[QUESTIONS]
1. Extract from the appellate opinion, verbatim, the passage that opens with the words containing "The appellants claim" and closes with "to the jury.".
2. Based on the appellate opinion, state whether each statement agrees with it: (a) On the morning in question, Bonnofoux had been under cross-examination for an hour and ten minutes; (b) Lucien testified that he was present at the Magistrates' Court hearing on March 8th; (c) Mr. Wasser disputed that the minutes were the certified minutes. Give yes or no for each, and quote the deciding words of the appellate opinion.

[TEXT FOR ANALYSIS]

Content starts

The appellants claim that the evidence did not warrant a conviction, and they urge that defendants did not have a fair trial because of the errors of the learned trial justice. After fully considering the case, we are of the opinion that these errors were material. They involve unreasonable interference by the court in examination of witnesses, prejudicial remarks of the court during the course of the trial and erroneous instructions to the jury.

Bonnofoux testified in the Magistrates' Court that at the time the defendants visited him they left, saying, in effect, "There is nothing to do with him; it is no use." At the trial his version of the conversation was: "There is no use with him, we will get him some other time." Naturally, the defendant pressed the cross-examination on this point as long as there was any hope of getting an admission of a contradiction or some explanation of the discrepancy in the testimony on this important point. The defendant's attorney finally said to the court concerning Bonnofoux, "He has not told us why he did not say it in the Magistrates' Court." Whereupon the following occurred: "The Court: There is no evidence to show that everything he said was taken down by the stenographer. Mr. Malmud: If the Court with the acquiescence and consent of the District Attorney does not accept these as the certified minutes I will subpoena the stenographer. Mr. Wasser: I do not question but that these are the certified minutes, but the minutes are not accurate, because I examined them. I won't concede their accuracy. The spelling is all wrong, everything is wrong in the Magistrates' minutes. I know what the Magistrates' Court stenographers do. The Court: So do I. I sat in the Magistrates' Court a number of years. Mr. Malmud: I do not suppose that this argument with the District Attorney was intended for the jury, but was intended to be addressed to the Court. Mr. Wasser: It is meant for your hearing. Mr. Malmud: If you want to talk to me you do not have to address the jury. The Court: Won't you proceed with this trial? You have had this man on cross-examination an hour and ten minutes this morning and almost the same length of time yesterday."

Bonnofoux's son Lucien was put upon the stand next, and on cross-examination the defendants' attorney attempted to establish just what his father's testimony had been in the Magistrates' Court. The court excluded the testimony as to what had transpired there, on the following grounds: "Q. Were you present at the Magistrates' Court hearing on March 8th? A. I was. Q. Did you hear these questions and answers put to your father and answered by him? Mr. Wasser: I object to that. I do not think that is the proper way. The Court: Objection sustained. You cannot ask one witness what somebody asked another witness. Mr. Malmud: Why not? The Court: Because that is the rule of law. Mr. Malmud: I wish to offer in evidence the fact that this complainant has contradicted himself; and I wish to prove it by the witness. The Court: You cannot do it in that way. You have had about two hours cross-examining about those minutes. Mr. Malmud: That is all I have got to go on. The Court: You cannot ask this witness that question. His independent recollection of what he may or may not have heard in the Magistrates' Court. There is no reason to believe that he heard anything, or heard everything. I certainly will not allow testimony such as that. It is entirely improper. Mr. Malmud: Your Honor rules that I cannot from this witness obtain some contradictory statements? The Court: I don't know whether you can or not. You are assuming that if he testified, his statements would contradict. There is nothing to show that they would. But I have ruled that you cannot examine this witness about what his father said or what he heard his father say in the Magistrates' Court. You have the minutes there in your hand, and you examined the witness on those at great length."

Content ends

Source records
Content starts

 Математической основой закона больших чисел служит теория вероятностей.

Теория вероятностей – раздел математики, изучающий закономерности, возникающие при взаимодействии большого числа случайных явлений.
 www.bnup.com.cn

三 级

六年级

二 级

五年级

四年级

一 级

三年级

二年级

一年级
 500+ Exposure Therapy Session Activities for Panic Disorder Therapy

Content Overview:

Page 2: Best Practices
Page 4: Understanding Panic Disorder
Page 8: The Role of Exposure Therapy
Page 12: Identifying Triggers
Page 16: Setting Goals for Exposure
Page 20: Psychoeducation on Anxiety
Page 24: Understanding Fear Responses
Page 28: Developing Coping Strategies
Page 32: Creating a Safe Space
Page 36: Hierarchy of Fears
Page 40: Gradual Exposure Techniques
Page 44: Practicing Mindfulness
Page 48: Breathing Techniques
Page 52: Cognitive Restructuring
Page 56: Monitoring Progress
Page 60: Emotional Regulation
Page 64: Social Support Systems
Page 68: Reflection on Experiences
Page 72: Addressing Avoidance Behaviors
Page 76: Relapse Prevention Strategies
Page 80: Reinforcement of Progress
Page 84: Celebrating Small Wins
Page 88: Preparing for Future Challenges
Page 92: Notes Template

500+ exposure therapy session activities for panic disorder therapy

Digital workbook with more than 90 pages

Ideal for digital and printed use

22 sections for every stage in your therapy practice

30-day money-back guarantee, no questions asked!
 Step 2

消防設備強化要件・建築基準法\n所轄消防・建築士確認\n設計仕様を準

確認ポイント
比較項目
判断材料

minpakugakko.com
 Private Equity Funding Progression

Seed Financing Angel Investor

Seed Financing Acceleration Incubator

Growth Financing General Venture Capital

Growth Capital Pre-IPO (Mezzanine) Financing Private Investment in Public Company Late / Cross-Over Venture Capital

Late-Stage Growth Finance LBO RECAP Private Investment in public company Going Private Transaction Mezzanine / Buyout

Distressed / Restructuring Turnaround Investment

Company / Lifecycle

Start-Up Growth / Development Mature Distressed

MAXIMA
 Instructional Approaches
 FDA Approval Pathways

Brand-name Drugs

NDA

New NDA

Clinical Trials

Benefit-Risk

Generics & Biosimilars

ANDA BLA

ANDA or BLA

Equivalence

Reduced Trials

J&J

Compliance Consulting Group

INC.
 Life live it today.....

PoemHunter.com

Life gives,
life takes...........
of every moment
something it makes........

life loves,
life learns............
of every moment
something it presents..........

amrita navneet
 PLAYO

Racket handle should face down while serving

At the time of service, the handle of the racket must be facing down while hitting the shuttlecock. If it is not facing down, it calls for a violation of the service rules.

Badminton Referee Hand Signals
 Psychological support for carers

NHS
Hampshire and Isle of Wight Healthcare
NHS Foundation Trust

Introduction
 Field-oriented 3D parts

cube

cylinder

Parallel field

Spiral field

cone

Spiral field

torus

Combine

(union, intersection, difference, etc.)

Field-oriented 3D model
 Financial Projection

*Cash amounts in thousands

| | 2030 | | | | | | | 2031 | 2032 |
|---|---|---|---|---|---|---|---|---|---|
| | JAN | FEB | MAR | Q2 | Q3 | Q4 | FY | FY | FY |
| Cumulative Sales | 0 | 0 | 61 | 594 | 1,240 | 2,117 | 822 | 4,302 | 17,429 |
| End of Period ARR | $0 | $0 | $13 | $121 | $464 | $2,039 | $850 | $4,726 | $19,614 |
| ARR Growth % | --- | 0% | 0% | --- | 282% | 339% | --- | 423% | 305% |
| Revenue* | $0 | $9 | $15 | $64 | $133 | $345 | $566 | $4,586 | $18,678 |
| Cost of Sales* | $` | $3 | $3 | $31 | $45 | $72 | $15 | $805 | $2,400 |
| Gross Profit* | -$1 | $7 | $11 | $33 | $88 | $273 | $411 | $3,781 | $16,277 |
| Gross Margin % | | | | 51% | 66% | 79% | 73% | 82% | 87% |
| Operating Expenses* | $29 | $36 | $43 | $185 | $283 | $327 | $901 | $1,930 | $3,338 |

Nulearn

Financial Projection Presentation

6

Content ends

[PER-TASK ANSWERS]
1.
The appellants claim that the evidence did not warrant a conviction, and they urge that defendants did not have a fair trial because of the errors of the learned trial justice. After fully considering the case, we are of the opinion that these errors were material. They involve unreasonable interference by the court in examination of witnesses, prejudicial remarks of the court during the course of the trial and erroneous instructions to the jury.

2.
(a) Yes: "You have had this man on cross-examination an hour and ten minutes this morning"
(b) Yes: "Q. Were you present at the Magistrates' Court hearing on March 8th? A. I was."
(c) No: "I do not question but that these are the certified minutes"